Black and white portrait of Clement Attlee
Clement Attlee in 1950. Source: Nationaal Archief, the Dutch National Archives

Clement Attlee, my grandpa’s uncle – or, to most people, the Prime Minister of Britain after the end of the Second World War, in office from 1945-1955.

I remember realising that being related to this man was rather exciting and started to find out more about him. This interest initially began as pausing Love Actually as Hugh Grant danced around Number 10 to The Pointer Sisters to see if they’d put Clem’s portrait on the wall.

As I grew older, this developed into a lifelong quiet sense of pride that Uncle Clem’s government had been the one to introduce the National Health Service (NHS), and a particular interest in health inequalities in Britain today.

The birth of the NHS

Up to 1948, following years of wartime austerity, many people had not been able to afford medical treatment.

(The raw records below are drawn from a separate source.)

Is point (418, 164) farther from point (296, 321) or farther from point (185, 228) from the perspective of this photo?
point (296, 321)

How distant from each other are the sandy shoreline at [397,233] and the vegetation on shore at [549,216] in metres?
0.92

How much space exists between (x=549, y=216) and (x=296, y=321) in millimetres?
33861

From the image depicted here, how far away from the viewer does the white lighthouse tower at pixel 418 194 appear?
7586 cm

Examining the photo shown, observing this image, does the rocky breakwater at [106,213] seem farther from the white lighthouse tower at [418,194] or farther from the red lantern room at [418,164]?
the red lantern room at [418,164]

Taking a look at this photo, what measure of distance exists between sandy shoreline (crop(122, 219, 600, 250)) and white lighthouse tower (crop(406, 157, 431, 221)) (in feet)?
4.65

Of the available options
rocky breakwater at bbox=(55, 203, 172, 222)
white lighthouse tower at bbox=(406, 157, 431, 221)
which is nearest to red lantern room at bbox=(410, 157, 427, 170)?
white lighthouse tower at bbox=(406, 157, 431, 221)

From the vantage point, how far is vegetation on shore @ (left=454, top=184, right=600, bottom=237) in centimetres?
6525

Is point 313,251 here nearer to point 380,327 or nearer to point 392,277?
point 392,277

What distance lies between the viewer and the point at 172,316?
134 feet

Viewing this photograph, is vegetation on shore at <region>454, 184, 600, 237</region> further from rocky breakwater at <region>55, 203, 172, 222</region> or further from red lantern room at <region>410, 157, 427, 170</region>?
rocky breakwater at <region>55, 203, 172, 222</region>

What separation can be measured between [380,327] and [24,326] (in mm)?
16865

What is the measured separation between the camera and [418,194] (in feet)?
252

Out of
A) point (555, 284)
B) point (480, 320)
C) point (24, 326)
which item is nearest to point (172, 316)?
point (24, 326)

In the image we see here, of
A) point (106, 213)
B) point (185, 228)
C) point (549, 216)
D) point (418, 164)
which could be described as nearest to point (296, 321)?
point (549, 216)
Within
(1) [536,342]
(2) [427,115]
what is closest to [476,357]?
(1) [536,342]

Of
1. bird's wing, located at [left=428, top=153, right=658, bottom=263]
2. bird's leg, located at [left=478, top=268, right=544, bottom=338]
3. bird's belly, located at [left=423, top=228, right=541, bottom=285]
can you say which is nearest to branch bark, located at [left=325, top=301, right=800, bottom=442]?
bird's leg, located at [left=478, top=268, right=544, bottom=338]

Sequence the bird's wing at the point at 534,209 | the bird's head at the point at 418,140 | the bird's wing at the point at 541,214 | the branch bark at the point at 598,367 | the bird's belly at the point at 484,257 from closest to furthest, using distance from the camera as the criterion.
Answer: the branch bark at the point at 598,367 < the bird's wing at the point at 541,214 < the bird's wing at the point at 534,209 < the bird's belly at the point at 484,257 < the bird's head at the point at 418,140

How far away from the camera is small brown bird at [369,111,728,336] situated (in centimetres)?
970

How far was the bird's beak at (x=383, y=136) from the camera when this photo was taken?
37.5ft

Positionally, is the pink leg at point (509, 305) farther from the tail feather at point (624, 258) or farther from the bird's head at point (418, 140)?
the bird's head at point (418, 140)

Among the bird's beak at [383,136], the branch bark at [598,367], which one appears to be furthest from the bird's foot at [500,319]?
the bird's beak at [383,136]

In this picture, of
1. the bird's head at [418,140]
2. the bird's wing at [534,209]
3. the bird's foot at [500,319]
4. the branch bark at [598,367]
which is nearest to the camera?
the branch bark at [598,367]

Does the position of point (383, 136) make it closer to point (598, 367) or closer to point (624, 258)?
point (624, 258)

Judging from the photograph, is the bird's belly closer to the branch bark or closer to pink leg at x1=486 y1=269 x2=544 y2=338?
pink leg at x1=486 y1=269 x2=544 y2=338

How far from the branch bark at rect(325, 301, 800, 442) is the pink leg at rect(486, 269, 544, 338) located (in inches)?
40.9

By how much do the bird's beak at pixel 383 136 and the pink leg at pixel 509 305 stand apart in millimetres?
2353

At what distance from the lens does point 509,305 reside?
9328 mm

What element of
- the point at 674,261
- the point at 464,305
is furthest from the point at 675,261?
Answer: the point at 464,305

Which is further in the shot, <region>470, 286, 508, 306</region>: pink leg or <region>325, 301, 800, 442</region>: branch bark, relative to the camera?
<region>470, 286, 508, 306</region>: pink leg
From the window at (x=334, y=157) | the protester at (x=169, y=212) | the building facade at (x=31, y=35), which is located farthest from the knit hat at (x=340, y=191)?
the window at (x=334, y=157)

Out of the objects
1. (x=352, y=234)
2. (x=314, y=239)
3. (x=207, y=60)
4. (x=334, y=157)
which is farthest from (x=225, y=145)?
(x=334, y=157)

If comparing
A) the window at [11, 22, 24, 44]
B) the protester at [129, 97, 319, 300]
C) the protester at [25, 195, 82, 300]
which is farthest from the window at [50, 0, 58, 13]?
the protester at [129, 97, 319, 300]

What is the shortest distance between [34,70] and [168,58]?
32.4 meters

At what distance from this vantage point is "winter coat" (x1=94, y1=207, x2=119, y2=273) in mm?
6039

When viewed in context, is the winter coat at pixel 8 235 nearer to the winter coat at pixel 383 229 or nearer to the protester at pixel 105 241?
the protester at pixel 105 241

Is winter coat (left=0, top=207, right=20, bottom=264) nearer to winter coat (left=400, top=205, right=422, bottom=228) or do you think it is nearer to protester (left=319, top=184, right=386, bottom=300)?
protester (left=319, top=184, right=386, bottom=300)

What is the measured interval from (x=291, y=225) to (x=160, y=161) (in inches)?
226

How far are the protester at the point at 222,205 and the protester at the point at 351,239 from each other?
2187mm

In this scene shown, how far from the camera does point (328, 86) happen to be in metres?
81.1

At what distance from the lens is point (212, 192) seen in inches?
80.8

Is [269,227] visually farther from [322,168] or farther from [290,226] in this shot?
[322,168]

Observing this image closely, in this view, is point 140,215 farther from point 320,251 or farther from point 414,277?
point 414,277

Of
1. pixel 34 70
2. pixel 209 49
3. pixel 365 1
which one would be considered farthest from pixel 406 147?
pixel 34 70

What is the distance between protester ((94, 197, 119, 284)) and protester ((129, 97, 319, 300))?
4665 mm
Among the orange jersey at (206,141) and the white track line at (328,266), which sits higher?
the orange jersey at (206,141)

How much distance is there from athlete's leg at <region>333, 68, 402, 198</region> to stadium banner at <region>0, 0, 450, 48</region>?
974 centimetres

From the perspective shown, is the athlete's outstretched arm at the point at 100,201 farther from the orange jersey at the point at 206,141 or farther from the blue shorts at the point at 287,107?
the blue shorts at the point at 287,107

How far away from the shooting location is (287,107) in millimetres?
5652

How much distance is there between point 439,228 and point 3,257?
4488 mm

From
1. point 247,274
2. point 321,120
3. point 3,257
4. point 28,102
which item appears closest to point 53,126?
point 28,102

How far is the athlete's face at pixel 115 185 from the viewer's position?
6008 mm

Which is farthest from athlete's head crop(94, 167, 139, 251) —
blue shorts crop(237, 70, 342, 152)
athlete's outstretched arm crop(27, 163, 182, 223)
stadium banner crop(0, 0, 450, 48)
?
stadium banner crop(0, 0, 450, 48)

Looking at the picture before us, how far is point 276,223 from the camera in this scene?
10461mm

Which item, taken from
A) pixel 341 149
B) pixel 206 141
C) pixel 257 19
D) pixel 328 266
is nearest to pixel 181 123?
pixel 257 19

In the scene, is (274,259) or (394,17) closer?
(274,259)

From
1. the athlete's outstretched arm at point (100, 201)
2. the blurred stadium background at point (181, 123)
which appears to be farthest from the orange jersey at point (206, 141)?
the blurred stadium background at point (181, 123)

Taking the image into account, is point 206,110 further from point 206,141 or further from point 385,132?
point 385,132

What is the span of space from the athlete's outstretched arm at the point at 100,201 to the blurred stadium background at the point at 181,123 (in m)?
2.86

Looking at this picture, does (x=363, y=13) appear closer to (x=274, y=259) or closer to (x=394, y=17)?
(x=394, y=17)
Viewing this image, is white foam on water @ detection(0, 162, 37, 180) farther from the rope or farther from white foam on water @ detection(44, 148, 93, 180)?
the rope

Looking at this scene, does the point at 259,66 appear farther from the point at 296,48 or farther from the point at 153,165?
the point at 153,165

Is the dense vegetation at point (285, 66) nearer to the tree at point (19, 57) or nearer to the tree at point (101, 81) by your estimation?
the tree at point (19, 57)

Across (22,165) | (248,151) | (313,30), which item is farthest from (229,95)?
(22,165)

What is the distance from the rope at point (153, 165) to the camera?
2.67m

Founded in 1948 under Attlee’s government by Welsh politician Anuerin Bevan, the NHS had three principles at its core: to meet the needs of everyone, be free at the point of delivery and be based on clinical need, not the ability to pay.

Fast forward to 2023 and we’re celebrating 75 years of the NHS. It has become a unifying symbol of national pride, which two thirds of people in a YouGov poll saw as ‘Britain’s Greatest Achievement’. We’re known around the world for our NHS and access to healthcare that remains free at the point of delivery.

A powerful tool for good

Life today presents new challenges and new opportunities to improve universal healthcare in Britain. Having studied Public Health at university, but never venturing into the clinical sphere, I focused my interests on data as a powerful tool for good.

Collecting and organising big population level datasets has the potential to bring about life changing discoveries, including improving quality of life, clinical care, reducing inequalities, improving diagnosis and treatments, informing safety. Making sense out of a jumble of numbers, seeing patterns emerge, and then realising that understanding those patterns could be groundbreaking in delivering real benefits to people really drew me in as I looked for a way to be part of bringing about positive health changes at a population level.

Improving lives through NHS healthcare data

Throughout my time at HDR UK, my eyes have been opened to the different ways that large health datasets can improve lives.

Clinical studies on health conditions rely on gold standard health data to find out what causes them, what works to treat them, and who is more likely to get them and why. The RECOVERY trial identified life-saving treatments at a critical time during the pandemic and is credited with having saved millions of lives worldwide. HDR UK’s NHS DigiTrials Hub supported the rapid set-up and recruitment of RECOVERY by enabling vital safe access to healthcare data at an unprecedented speed compared with clinical trials before the pandemic. This example really shows the power of data-enabled clinical trials.

But clinical trials are far from the only way that health data can make a difference. Research using population data continues to improve our knowledge of health and care in many areas. For example, earlier this year a study from the BHF Data Science Centre found that nearly half a million people missed out on starting medication to lower their blood pressure during the pandemic. This research which used data on NHS prescriptions issued by pharmacies across the UK has led to many of those same pharmacies now offering more free blood pressure tests to people who need them.

Looking to the future

The NHS was born 75 years ago under my Uncle Clem’s government with a strong mission to deliver healthcare to all who needed it in a Britain emerging from wartime austerity. Times have changed, but pandemic and the cost-of-living crisis have brought the health inequalities that prevail in our society today into the spotlight.

These aren’t problems that can be solved overnight, but knowledge is power. I firmly believe that health data research can provide invaluable knowledge for policymakers to make good, well-informed decisions on how best to tackle these challenges.